Rezension vom 10.11.2018 · 3 x als hilfreich bewertet · noch unkommentiert

Die Goldschmidts sind keine Durchschnittsfamilie. Vater Michael ist viel unterwegs, um als Kirchen­restau­rator aus verblassten oder verschmutz­ten Decken­gemäl­den frisches Leben zu zaubern. Mutter Marylou kann als Porzellan­malerin im über hundert Jahre alten Haus der Familie arbeiten. Ihre Tochter nannten sie nach Marylous irischer Großmutter Kimberly, kurz »Kim«. Dass das Mädchen just an einem Heiligabend zur Welt kam, erfreute die Eltern derart, dass sie ihr den »himmlisch-heiligen« Zweitnamen Stella gaben. Schon ihr großer Bruder war an einem besonderen Tag geboren, dem 6. Januar, und das sollte sich in seinem Namen nieder­schlagen. Doch welchen der Heiligen Drei Königs­namen sollte er tragen? Die Eltern würfelten, und das Los fiel auf Balthasar – woraus bald »Sari« wurde.

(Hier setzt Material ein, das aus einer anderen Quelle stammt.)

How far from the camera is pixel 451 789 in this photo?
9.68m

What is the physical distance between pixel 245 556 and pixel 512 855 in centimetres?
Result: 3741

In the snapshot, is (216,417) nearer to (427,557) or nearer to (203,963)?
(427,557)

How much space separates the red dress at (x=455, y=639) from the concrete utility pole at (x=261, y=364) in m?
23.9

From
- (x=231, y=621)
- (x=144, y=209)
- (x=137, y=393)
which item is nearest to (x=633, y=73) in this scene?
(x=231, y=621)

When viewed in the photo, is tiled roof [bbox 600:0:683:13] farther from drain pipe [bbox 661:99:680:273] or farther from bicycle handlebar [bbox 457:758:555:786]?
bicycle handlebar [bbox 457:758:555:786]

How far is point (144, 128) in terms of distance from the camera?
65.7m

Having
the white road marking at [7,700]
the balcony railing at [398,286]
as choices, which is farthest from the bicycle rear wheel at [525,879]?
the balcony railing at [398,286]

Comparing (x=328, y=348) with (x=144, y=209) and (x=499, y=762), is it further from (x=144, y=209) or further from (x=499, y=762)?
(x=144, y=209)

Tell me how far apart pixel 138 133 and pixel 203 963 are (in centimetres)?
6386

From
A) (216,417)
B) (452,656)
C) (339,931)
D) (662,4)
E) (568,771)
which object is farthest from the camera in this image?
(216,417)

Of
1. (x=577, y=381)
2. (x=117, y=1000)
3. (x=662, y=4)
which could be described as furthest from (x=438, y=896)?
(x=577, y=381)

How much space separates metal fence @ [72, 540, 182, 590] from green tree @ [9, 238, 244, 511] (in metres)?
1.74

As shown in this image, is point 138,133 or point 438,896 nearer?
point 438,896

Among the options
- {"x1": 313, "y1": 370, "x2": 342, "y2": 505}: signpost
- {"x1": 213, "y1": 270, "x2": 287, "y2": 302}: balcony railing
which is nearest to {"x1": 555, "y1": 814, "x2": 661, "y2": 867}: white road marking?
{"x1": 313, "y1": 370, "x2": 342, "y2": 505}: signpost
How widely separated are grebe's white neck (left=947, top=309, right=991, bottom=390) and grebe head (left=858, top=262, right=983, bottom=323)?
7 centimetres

Die achtjährige Kim ist ein vernünftiges, einsich­tiges und pflicht­bewuss­tes Kind und eine aufregende Iden­tifika­tions­figur. Ihre Welt ist keineswegs, wie man befürchten könnte, heil und süßlich. Das dünne, kurzhaarige Mädchen, das sich für Sterne begeistert, die Kleidung des Bruders und seinen abge­schrapp­ten Schulranzen aufträgt, ist nicht der Typ, um den sich die Gleich­altrigen scharen. Die folgen lieber dem Mainstream und lassen Kim alleine stehen oder mobben sie sogar. Aber einer von ihnen erweist sich als ein ganz anderer, als sein Verhalten nahelegt – am Ende gar als Freund. Zwar hat Kim eine intakte Familie um sich, aber auch da herrscht nicht immer eitel Sonnen­schein. Größten Verdruss brachte ihr aus­gerech­net ihr Hobby, die Sterne. Doch Bilder davon aus den kostbaren Kunst- und Fotobänden des Vaters heraus­zuschnei­den, das geht ja nun gar nicht.

Die Handlung, wie sich Kims kindlich-schlichte Weltsicht hin zu einer rationalen, erwachsenen öffnet, nimmt an einem advent­lichen Spät­nach­mittag ihren Lauf. Sari ist bei Freunden, der Vater steckt irgendwo im Stau fest, und die Mutter hat’s eilig, denn sie muss zum Elternabend. Wenigstens kann sie noch schnell den Mohnstollen in den Ofen schieben und der Tochter auftragen, den Schalter auf Null zu drehen, »wenn an der Backnadel hier kein Mohn­körn­chen mehr hängen­bleibt«.

Jetzt ist Kim allein zu Haus. In sich versunken sitzt sie auf dem Küchen­fuß­boden, starrt in die »Höhle« des Backofens, wo das Teiggebilde langsam zu richtiger Form und Farbe reift, während im Hintergrund Musik, Verkehrs­meldun­gen, Nachrichten aus dem Radio dudeln. In ihrem Kopf schweben träge Wölkchen, so ver­schwom­men, »dass man sie noch nicht mal Gedanken nennen konnte«.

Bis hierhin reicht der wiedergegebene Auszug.